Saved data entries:
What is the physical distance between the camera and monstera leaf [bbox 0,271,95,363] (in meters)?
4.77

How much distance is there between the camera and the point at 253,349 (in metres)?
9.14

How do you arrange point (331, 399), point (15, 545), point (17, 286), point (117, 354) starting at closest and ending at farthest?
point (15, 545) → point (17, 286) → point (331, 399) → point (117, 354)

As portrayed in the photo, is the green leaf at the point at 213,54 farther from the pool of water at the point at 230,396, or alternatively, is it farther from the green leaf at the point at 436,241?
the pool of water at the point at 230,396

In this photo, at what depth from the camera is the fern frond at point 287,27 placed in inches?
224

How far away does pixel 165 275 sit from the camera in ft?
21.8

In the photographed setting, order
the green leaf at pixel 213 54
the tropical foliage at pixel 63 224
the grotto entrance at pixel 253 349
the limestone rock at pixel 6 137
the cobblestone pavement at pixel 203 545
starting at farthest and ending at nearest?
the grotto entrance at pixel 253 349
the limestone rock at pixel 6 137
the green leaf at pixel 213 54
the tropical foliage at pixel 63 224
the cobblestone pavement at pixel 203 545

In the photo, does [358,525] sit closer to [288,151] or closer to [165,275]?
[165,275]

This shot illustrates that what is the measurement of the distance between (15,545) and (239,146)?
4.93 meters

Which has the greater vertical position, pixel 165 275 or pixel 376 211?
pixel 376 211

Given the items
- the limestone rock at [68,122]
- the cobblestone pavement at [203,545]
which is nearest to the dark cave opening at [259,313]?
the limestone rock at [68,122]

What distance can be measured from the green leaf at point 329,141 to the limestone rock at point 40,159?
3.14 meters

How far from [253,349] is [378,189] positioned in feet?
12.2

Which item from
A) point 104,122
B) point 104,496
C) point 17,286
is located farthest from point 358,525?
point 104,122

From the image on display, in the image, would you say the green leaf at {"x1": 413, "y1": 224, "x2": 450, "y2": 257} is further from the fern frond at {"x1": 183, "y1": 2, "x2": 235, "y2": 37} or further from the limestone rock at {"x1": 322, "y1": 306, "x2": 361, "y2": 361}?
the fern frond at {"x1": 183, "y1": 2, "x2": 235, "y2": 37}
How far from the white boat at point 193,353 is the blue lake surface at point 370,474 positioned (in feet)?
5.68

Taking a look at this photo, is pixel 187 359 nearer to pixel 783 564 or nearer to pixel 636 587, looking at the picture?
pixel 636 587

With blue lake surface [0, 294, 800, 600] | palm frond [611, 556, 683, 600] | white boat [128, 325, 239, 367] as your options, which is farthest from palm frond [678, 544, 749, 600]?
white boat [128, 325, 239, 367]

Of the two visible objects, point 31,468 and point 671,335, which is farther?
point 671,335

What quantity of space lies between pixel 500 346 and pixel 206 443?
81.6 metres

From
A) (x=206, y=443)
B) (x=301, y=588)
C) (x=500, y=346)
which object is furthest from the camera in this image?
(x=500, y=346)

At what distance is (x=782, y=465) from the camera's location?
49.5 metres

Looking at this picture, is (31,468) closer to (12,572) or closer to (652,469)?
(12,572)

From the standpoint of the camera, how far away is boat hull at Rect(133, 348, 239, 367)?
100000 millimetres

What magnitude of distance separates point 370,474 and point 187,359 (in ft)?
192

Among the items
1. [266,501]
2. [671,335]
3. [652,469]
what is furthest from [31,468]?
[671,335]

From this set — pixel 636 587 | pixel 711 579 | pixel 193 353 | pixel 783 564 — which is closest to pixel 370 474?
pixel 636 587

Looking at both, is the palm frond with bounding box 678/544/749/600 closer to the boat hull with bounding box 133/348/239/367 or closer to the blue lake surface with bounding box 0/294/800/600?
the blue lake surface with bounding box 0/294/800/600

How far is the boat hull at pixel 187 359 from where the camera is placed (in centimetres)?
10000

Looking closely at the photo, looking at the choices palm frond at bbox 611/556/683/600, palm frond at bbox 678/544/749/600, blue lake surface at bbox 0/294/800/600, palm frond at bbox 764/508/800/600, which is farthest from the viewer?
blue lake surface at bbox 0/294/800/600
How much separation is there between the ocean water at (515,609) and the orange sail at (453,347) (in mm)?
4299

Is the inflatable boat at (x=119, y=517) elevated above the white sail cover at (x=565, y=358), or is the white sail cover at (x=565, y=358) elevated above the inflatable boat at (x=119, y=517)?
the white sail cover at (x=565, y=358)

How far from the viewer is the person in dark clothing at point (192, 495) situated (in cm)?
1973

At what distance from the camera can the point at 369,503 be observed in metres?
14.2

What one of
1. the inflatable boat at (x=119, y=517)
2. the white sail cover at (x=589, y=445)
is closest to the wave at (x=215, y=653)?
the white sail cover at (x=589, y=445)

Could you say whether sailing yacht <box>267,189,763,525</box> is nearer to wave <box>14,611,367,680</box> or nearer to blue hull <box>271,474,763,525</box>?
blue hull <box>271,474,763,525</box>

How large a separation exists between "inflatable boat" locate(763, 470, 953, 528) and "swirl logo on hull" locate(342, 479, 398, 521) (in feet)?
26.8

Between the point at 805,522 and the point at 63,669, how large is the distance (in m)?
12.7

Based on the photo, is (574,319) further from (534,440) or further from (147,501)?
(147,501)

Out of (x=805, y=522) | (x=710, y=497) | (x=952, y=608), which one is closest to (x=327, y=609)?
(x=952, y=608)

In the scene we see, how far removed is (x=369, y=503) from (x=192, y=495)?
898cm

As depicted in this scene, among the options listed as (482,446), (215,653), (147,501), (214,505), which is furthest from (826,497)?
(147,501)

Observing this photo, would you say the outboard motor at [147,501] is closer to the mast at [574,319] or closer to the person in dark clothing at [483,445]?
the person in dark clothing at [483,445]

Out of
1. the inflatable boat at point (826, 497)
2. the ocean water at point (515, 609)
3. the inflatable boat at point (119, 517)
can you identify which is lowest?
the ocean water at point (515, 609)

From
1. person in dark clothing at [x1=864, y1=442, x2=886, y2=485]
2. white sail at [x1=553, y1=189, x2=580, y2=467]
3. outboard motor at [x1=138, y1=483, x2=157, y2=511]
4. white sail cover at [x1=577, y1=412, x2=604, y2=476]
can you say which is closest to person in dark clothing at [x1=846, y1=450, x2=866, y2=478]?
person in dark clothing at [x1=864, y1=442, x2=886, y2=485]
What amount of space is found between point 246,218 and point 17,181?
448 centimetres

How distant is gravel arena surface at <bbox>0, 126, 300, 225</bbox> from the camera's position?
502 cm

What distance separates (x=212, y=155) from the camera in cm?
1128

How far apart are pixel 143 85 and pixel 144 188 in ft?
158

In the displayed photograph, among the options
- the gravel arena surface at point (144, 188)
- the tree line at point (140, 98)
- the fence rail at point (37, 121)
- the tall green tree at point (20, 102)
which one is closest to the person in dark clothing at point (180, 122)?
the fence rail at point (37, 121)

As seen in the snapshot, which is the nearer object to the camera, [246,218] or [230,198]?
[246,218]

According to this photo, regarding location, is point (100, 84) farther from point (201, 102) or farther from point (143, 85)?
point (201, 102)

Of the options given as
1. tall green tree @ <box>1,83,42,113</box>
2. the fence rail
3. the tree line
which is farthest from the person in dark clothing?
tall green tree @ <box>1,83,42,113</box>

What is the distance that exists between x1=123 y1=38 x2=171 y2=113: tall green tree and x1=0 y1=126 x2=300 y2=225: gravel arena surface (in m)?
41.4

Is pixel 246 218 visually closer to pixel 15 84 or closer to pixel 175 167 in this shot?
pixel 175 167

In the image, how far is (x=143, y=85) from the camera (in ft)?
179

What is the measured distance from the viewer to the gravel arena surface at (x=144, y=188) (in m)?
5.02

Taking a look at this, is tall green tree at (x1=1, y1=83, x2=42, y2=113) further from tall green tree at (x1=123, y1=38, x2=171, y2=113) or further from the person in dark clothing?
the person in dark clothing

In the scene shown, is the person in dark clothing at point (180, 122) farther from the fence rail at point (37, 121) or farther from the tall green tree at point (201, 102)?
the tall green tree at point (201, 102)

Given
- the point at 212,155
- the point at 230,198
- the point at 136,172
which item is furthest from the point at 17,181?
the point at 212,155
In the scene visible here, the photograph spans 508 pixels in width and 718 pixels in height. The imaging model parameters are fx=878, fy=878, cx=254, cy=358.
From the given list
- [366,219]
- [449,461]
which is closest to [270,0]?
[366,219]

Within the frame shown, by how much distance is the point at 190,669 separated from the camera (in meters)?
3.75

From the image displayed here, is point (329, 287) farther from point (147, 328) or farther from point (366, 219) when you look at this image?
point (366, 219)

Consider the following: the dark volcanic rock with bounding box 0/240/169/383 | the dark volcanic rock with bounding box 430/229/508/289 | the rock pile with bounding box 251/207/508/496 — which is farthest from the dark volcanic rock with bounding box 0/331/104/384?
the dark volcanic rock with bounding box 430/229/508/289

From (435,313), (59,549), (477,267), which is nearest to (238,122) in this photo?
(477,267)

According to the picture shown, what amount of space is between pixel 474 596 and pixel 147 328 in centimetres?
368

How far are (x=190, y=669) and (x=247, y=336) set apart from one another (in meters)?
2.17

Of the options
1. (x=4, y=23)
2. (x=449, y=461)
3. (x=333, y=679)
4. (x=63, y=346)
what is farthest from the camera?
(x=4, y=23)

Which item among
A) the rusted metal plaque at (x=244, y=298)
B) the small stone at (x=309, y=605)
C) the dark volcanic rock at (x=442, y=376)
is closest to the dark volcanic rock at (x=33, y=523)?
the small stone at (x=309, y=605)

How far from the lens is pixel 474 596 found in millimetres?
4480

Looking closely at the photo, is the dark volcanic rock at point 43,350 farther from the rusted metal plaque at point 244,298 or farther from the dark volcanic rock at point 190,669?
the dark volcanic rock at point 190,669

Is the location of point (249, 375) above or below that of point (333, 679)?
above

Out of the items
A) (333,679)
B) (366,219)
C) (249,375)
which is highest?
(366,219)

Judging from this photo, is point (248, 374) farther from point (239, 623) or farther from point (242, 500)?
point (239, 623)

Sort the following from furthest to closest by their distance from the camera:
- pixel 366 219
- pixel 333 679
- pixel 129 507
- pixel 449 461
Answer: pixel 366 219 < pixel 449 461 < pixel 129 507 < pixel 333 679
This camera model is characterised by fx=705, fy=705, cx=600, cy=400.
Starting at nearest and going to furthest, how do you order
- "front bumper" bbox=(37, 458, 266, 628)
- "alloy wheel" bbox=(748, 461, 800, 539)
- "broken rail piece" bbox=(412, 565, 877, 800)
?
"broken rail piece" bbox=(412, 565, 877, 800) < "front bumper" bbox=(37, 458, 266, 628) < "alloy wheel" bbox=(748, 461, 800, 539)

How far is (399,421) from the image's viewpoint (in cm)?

Written request: Echo back, word for word, every line from the one containing "This camera model" through the end of the records, both ends included.

Output of the task:
This camera model is characterised by fx=705, fy=705, cx=600, cy=400.
Starting at nearest and going to furthest, how do you order
- "front bumper" bbox=(37, 458, 266, 628)
- "alloy wheel" bbox=(748, 461, 800, 539)
- "broken rail piece" bbox=(412, 565, 877, 800)
?
"broken rail piece" bbox=(412, 565, 877, 800) < "front bumper" bbox=(37, 458, 266, 628) < "alloy wheel" bbox=(748, 461, 800, 539)

How far is (399,421) from the image's viewpoint (in cm)?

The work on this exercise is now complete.